↓

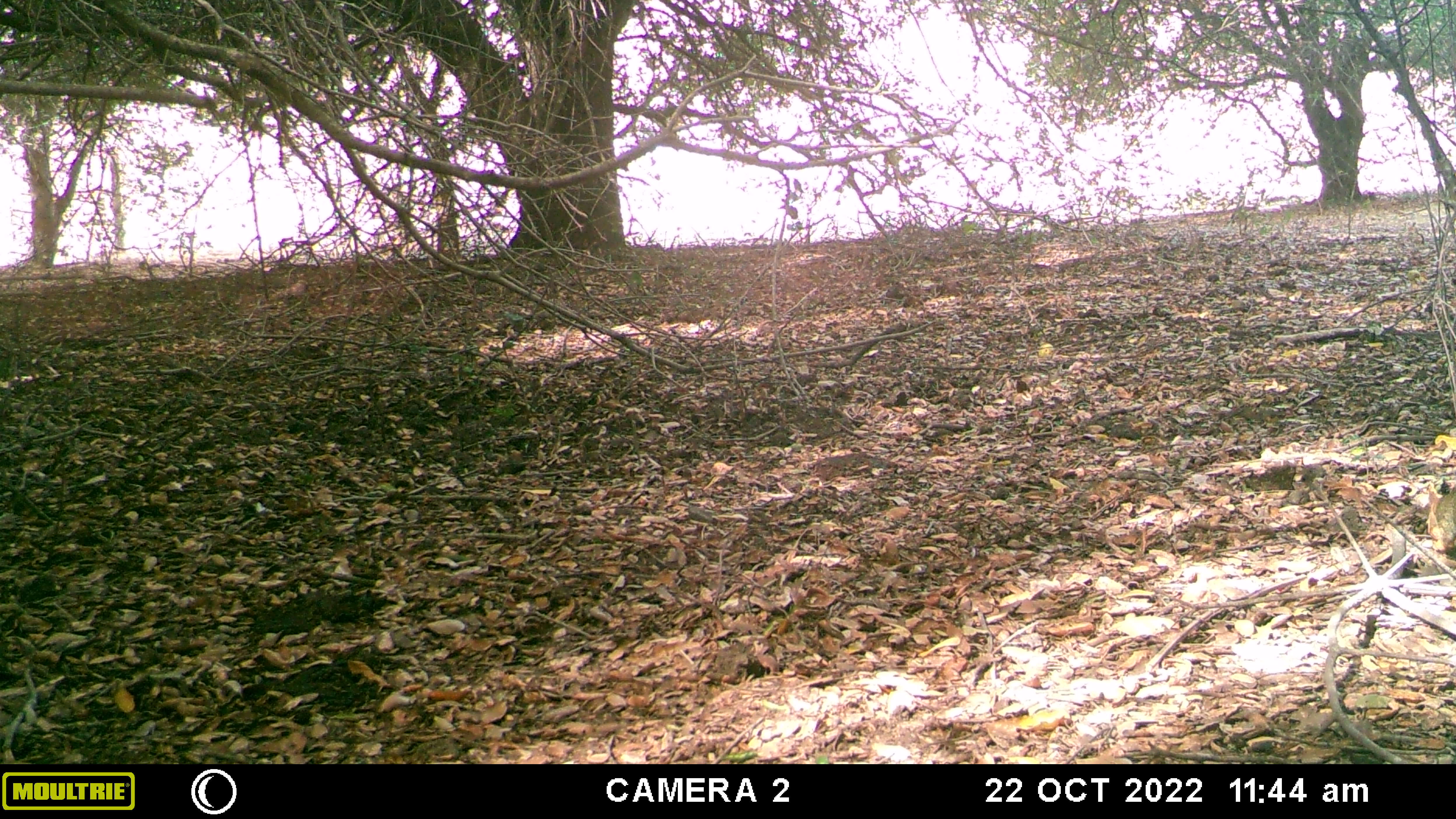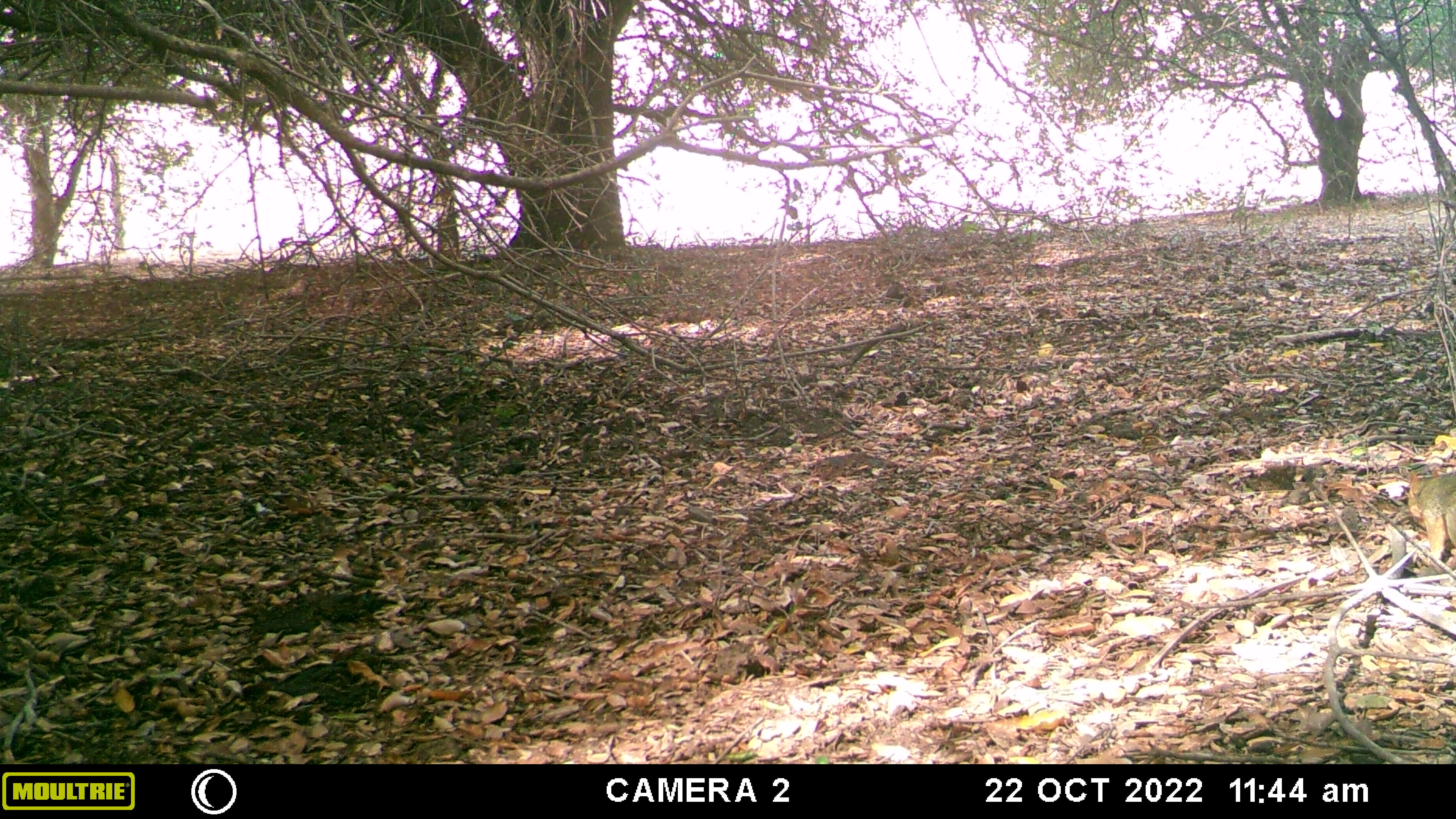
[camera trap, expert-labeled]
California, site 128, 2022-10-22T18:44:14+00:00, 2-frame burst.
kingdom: Animalia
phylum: Chordata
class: Mammalia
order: Rodentia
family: Sciuridae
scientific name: Sciuridae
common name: squirrel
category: unknown squirrel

↑

• Work order
Write out the data above precisely. Pictures stay out.

• Written reply
[camera trap, expert-labeled]
California, site 128, 2022-10-22T18:44:14+00:00, 2-frame burst.
kingdom: Animalia
phylum: Chordata
class: Mammalia
order: Rodentia
family: Sciuridae
scientific name: Sciuridae
common name: squirrel
category: unknown squirrel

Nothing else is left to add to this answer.